By Rose Davidson Photography by Lisa Aurand

Foods for Fitness

Mastering the Following the journey of the shiitake, from farm to table



As the weather cools and we ease into fall, Janell Baran is hoping for an increase in her crop. Baran grows shiitake mushrooms – along with a variety of culinary and medicinal herbs – at Blue Owl Hollow in Newark. She sells at both the Granville and New Albany farmers markets, but with the hot temperatures this summer, her booth has been light on mushrooms. “Everything is an experiment,” says Baran. “I can’t control when we get rainfall in this environment.” But no matter the weather, shiitake mushrooms are worth getting to know a little better – from the farm to your table.

Growing Green Baran and her husband purchased Blue Owl Hollow, a 130-acre tree farm, in 1998. Over time, Baran has worked to perfect her sustainable method of growing shiitakes. “We bought the farm as a place to live, but always wanted to get into farming,” says Baran. “We loved the tree farm so much (that) we wanted to use that (aspect) as well. Mushrooms were something that fit in really well with what we were doing.”

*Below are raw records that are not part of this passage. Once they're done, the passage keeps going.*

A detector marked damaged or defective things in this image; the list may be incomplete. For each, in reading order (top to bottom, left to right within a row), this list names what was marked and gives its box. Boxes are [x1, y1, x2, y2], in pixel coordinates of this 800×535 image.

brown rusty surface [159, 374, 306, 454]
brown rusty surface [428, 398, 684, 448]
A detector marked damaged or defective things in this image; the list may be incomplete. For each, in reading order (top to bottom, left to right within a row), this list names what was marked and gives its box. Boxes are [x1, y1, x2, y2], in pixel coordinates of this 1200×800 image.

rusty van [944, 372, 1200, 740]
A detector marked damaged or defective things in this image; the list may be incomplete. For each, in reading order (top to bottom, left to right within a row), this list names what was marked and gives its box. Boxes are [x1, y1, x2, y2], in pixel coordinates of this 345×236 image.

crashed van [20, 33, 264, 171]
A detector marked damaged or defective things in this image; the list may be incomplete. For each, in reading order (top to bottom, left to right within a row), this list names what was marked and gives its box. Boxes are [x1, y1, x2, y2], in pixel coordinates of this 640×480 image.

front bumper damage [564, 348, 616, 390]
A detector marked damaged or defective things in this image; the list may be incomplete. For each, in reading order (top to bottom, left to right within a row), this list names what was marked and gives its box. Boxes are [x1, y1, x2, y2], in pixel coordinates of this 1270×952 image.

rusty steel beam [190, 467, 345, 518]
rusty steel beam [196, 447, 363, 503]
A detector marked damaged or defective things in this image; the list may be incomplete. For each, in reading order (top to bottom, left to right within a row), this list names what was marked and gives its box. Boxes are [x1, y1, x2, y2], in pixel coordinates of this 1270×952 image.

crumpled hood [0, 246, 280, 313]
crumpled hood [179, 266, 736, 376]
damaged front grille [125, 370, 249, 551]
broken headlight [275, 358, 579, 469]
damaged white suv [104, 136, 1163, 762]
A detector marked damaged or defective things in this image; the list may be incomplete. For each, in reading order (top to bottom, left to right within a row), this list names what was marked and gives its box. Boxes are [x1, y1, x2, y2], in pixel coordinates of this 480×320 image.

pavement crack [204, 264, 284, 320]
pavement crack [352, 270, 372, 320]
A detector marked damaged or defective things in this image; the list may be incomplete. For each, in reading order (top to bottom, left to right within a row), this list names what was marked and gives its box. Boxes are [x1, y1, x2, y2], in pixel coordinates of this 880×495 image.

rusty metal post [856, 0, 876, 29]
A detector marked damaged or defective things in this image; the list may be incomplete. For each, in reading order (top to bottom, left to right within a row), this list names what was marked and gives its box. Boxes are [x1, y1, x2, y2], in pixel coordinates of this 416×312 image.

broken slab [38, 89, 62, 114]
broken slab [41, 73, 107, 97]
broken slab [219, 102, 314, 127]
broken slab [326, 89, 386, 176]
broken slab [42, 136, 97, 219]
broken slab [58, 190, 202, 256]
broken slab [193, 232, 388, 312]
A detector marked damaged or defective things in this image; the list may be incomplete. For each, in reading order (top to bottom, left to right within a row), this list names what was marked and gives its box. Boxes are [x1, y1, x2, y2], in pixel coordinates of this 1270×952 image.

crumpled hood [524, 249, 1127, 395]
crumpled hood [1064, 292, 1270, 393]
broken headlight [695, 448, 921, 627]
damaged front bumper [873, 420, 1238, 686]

To start, Baran scours her property for good logs. Most of the logs come from fallen tree limbs or trees that have been identified as weak or in need of trimming. This summer, she has a large stack of logs from trees that were felled by the late June derecho. Baran prefers using oak logs – as she points out, “shiitake” means “oak mushroom” in Japanese. Baran walks to a shed that she has transformed into a prepping station for the logs. She drills small holes in each log, spacing them in a diamond pattern. Then, similar to planting a seed, Baran uses an inoculation tool to fill the hole with mycelium – mushroom spawn. Once all of the holes are filled, the logs’ holes and ends are sealed with food-grade wax. This step is important for keeping moisture in the logs and shielding them from outside contaminants, Baran says. “The success rate and longevity are so much greater,” Baran says of sealing the ends with wax. After sealing, the logs are carried to a shady, moist area on the edge of the woods where they will incubate

anywhere from six months to two years, depending on factors such as weather, spawn viability and the size of the logs. At this point, some logs are set aside for sale at farmers markets, where Baran offers them for $25 to people who wish to grow their own mushrooms. When the logs finally begin producing mushrooms, Baran “forces” them by simulating an ideal environment for fruiting. They are soaked in a tub of rainwater overnight, then propped up in a protect-


Baran paints over holes in the inoculated logs with food-grade wax.

ed area along one side of her house to be monitored for the next few days. At that time, Baran says little buttons typically start to appear, and mature mushrooms emerge after about a week. After fruiting, the logs go back into stacks in the woods for a six- to eightweek resting period before they are forced again. Each log will fruit for anywhere from three to five years. Labels tell what strain of mushroom spawn populates the log and when it was inoculated.

Baran stacks inoculated logs in the woods to allow the mycelium to spread throughout the log.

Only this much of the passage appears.